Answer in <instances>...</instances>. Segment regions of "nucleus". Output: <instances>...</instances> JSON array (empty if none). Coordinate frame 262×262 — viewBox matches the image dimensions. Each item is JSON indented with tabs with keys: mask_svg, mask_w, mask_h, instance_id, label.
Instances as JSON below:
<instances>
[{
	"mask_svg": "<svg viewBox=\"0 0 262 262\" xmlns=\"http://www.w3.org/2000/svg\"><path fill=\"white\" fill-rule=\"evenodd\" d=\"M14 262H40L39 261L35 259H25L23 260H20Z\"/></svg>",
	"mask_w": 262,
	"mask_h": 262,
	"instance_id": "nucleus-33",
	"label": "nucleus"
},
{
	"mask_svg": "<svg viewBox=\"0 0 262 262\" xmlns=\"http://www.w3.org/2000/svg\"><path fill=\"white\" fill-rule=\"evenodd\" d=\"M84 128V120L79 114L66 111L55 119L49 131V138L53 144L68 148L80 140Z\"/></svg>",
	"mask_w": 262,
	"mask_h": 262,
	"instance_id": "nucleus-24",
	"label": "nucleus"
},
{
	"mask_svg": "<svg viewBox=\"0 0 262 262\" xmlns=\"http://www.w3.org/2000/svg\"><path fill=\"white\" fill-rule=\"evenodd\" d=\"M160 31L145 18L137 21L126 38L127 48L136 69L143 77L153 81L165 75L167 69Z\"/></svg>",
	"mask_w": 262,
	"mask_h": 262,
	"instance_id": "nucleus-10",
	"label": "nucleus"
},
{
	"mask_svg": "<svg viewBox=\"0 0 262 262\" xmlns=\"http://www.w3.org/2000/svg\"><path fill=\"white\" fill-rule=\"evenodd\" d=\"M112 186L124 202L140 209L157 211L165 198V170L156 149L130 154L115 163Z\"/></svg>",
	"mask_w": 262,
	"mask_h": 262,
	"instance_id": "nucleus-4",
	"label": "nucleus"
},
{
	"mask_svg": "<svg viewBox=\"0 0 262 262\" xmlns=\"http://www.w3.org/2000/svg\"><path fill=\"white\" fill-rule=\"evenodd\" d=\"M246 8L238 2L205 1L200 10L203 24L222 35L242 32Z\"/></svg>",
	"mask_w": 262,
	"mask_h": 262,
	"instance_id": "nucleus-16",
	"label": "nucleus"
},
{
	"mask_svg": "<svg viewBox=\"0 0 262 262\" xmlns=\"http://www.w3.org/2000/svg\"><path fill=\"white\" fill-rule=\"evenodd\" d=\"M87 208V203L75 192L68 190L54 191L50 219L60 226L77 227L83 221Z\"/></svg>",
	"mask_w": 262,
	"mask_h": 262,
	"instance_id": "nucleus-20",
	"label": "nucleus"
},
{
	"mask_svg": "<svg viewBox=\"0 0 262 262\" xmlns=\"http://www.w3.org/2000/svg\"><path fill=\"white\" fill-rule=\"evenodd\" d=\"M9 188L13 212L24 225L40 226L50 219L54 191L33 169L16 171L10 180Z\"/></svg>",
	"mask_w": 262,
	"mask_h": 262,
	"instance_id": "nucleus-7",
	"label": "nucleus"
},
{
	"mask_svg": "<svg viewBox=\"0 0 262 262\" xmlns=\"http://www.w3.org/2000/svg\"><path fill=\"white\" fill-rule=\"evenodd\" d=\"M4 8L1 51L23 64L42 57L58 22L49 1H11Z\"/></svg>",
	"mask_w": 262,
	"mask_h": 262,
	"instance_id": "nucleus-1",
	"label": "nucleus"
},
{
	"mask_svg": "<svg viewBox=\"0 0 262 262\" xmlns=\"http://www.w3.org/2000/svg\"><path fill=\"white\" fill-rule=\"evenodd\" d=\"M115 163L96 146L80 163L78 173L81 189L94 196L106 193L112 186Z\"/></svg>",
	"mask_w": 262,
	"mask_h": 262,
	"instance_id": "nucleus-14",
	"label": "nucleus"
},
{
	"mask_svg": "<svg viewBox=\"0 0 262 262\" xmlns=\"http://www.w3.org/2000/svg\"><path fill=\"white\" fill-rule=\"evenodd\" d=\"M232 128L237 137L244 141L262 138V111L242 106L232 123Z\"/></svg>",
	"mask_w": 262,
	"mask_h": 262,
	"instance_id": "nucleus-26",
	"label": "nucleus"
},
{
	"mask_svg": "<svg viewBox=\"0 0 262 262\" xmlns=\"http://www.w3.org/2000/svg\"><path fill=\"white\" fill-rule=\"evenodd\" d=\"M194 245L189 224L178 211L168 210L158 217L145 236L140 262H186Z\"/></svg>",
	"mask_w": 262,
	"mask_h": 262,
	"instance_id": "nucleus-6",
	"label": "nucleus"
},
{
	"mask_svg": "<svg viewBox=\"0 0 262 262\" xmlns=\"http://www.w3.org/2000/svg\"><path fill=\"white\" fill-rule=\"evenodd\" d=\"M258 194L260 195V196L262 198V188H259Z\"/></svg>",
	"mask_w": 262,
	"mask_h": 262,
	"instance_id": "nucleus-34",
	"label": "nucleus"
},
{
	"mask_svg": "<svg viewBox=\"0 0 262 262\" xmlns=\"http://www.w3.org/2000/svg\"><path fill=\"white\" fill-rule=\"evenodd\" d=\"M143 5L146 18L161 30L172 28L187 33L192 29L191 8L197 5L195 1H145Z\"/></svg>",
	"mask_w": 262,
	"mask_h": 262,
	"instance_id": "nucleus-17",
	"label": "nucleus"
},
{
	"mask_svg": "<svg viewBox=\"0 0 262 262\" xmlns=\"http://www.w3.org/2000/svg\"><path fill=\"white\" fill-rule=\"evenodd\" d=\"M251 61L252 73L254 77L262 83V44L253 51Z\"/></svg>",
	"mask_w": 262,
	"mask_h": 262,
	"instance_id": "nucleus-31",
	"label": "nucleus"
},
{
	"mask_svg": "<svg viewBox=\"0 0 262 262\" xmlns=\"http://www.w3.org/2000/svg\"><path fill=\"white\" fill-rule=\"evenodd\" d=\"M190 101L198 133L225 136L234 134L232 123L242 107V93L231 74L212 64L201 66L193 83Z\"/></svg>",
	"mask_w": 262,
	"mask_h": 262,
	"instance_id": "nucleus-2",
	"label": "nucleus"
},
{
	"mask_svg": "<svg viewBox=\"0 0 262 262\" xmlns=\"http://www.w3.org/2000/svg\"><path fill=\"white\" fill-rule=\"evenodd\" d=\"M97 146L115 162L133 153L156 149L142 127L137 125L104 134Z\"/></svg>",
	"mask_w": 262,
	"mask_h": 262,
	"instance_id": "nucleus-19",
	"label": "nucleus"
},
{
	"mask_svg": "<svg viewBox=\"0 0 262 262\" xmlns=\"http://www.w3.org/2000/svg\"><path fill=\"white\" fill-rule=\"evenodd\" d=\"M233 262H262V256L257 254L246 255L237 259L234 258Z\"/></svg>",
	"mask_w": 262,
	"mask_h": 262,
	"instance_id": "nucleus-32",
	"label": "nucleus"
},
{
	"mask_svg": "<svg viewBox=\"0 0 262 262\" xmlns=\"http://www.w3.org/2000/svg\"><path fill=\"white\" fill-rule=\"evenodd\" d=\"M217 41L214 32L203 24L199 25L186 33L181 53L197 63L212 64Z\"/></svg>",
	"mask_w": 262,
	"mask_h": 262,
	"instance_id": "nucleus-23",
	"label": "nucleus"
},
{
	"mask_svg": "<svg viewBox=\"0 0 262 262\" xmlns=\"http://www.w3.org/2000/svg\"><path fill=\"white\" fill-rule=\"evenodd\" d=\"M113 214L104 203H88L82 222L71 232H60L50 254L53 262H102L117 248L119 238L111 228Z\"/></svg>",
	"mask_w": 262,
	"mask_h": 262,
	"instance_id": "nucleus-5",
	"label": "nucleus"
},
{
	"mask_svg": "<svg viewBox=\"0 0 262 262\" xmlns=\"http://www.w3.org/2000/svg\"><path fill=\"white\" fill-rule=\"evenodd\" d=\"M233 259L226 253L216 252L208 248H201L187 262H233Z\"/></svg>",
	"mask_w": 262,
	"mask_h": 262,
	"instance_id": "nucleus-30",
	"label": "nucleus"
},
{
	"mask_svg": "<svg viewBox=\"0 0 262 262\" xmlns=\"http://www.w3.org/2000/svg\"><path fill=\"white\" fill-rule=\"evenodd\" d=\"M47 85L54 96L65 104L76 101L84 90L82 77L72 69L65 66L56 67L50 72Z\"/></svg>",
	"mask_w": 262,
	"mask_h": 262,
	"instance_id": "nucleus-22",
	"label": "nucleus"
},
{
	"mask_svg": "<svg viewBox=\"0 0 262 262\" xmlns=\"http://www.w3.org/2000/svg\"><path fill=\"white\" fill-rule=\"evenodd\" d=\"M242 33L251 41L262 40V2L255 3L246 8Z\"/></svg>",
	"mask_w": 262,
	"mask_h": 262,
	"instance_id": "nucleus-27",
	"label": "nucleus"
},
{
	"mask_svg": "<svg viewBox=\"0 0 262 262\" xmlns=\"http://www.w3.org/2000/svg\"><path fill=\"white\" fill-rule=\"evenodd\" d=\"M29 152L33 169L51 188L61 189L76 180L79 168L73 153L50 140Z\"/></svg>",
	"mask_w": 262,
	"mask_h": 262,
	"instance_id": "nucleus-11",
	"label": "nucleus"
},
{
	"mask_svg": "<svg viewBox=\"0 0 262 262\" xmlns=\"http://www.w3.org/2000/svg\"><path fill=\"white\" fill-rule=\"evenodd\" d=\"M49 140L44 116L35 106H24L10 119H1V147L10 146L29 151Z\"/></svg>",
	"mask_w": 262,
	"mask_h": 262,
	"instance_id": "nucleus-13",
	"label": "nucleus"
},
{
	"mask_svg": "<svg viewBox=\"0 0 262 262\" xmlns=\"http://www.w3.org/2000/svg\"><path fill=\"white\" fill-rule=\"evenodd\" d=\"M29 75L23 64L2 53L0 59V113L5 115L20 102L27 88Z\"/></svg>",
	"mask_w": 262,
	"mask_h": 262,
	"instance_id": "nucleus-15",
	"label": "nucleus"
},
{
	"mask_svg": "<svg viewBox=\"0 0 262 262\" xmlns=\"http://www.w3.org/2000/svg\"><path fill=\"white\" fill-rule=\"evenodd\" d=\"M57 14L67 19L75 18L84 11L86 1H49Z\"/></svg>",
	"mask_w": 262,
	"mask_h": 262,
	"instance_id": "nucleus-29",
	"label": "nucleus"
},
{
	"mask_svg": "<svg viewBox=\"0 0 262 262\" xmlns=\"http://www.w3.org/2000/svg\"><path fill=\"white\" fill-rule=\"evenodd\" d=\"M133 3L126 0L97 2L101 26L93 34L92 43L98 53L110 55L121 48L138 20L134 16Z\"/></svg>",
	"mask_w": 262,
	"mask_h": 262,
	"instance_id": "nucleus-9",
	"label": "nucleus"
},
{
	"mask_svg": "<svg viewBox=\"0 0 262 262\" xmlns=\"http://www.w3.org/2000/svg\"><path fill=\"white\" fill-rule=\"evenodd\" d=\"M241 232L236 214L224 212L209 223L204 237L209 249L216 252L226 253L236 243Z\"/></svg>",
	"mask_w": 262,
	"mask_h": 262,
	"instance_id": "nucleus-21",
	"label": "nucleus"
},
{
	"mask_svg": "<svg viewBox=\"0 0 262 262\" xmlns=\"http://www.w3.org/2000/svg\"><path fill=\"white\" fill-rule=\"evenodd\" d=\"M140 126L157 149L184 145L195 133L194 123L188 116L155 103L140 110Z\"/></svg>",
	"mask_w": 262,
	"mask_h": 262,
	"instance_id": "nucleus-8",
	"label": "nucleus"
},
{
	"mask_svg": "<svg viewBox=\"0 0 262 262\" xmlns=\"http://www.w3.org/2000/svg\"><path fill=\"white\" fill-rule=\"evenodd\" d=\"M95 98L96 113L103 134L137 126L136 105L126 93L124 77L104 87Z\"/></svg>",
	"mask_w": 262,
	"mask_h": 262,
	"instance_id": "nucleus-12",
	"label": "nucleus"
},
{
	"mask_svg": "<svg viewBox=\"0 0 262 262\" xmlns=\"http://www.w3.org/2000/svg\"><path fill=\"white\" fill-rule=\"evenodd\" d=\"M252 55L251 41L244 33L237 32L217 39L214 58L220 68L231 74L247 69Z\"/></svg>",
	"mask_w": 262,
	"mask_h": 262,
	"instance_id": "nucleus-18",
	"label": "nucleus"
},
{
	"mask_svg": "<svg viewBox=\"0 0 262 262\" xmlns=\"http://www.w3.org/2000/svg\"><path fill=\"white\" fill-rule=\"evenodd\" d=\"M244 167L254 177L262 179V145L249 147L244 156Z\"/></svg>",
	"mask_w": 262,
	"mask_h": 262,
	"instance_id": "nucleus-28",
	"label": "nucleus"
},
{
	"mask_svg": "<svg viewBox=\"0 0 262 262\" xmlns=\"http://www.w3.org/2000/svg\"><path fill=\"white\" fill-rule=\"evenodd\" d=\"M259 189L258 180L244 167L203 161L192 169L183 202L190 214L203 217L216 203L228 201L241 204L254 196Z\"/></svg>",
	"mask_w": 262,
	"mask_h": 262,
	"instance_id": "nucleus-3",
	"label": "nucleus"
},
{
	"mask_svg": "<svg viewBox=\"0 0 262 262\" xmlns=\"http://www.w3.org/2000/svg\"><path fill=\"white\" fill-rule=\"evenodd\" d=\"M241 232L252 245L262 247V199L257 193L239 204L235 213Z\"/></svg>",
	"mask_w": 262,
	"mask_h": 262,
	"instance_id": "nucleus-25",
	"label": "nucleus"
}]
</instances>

------------------------

§ **Set exercise**: Find each line in the rows above that contains the string "JSON" and copy it. Matches must agree in case.

§ **Task response**:
Answer in <instances>...</instances>. Segment regions of "nucleus". Output: <instances>...</instances> JSON array (empty if none). Coordinate frame 262×262 — viewBox matches the image dimensions. Each item is JSON indented with tabs with keys: mask_svg, mask_w, mask_h, instance_id, label.
Instances as JSON below:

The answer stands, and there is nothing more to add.